かのソクラテスは、「食べるために生きるのではなく、生きるために食べるべきだ。」と言ったそうです。ある人は、この一見似ている2つの行為は、それぞれどういう意味なのかと問うていました。

これについて、かなり自分勝手な解釈ですが、僕も考えてみました。


この場合「食べる」というのは人間が持つ「欲」とか、もっと分かりやすく言えば「目先の快楽」のことを指すのだと思います。
対して、「生きるべき」の「生きる」というのは、人間が生きる事そのもの、根源的な「生」、目指すべき可能性のことを指しているのです。
従って、人間の根源的な生を、欲望のみに従属させることは愚かな行為である。目先の快楽や、欲求への安易な迎合に生を捧げるのではなく、人間の生にはもっと向かうべき地平がある。それを直観し、その目的のために日々の自分を満たしなさい。こういう言葉になると思うのです。


・・・単にお腹が良くなればいいのなら、力強いライオンのように肉を狩り、可愛い牛や豚のように草を食めばいいはずです。
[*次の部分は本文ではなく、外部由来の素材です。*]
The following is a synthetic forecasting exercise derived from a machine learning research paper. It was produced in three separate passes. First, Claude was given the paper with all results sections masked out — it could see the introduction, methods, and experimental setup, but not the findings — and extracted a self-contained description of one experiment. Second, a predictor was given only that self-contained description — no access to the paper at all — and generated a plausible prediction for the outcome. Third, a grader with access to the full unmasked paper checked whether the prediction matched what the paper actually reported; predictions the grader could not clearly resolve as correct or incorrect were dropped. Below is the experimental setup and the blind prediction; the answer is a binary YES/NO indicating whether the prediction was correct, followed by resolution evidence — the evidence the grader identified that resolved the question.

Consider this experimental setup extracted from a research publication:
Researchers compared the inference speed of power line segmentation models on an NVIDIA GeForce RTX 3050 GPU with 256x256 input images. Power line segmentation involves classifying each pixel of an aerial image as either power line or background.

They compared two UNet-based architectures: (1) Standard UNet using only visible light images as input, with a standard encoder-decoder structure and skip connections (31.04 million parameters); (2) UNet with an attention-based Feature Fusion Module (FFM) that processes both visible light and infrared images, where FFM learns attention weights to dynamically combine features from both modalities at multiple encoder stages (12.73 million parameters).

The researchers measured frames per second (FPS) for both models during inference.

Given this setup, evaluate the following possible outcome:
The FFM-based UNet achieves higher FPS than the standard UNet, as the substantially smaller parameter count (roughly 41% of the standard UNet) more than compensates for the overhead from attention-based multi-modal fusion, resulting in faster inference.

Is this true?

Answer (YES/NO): NO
でも人間は、そう簡単にはいかない。自然界から授かるものをあくまで素材とし、様々な趣向を凝らし調理をする。美しく装飾された食器を愛で、テーブルマナーに従って、他者と時間を共有します。食べることだけでもこのように営みの拡がりがある。つまり、これが人間の世界の広さでしょう。ソクラテスの言葉は、この広い世界を、より善く生きるための最も根源的な指摘なのだと思います。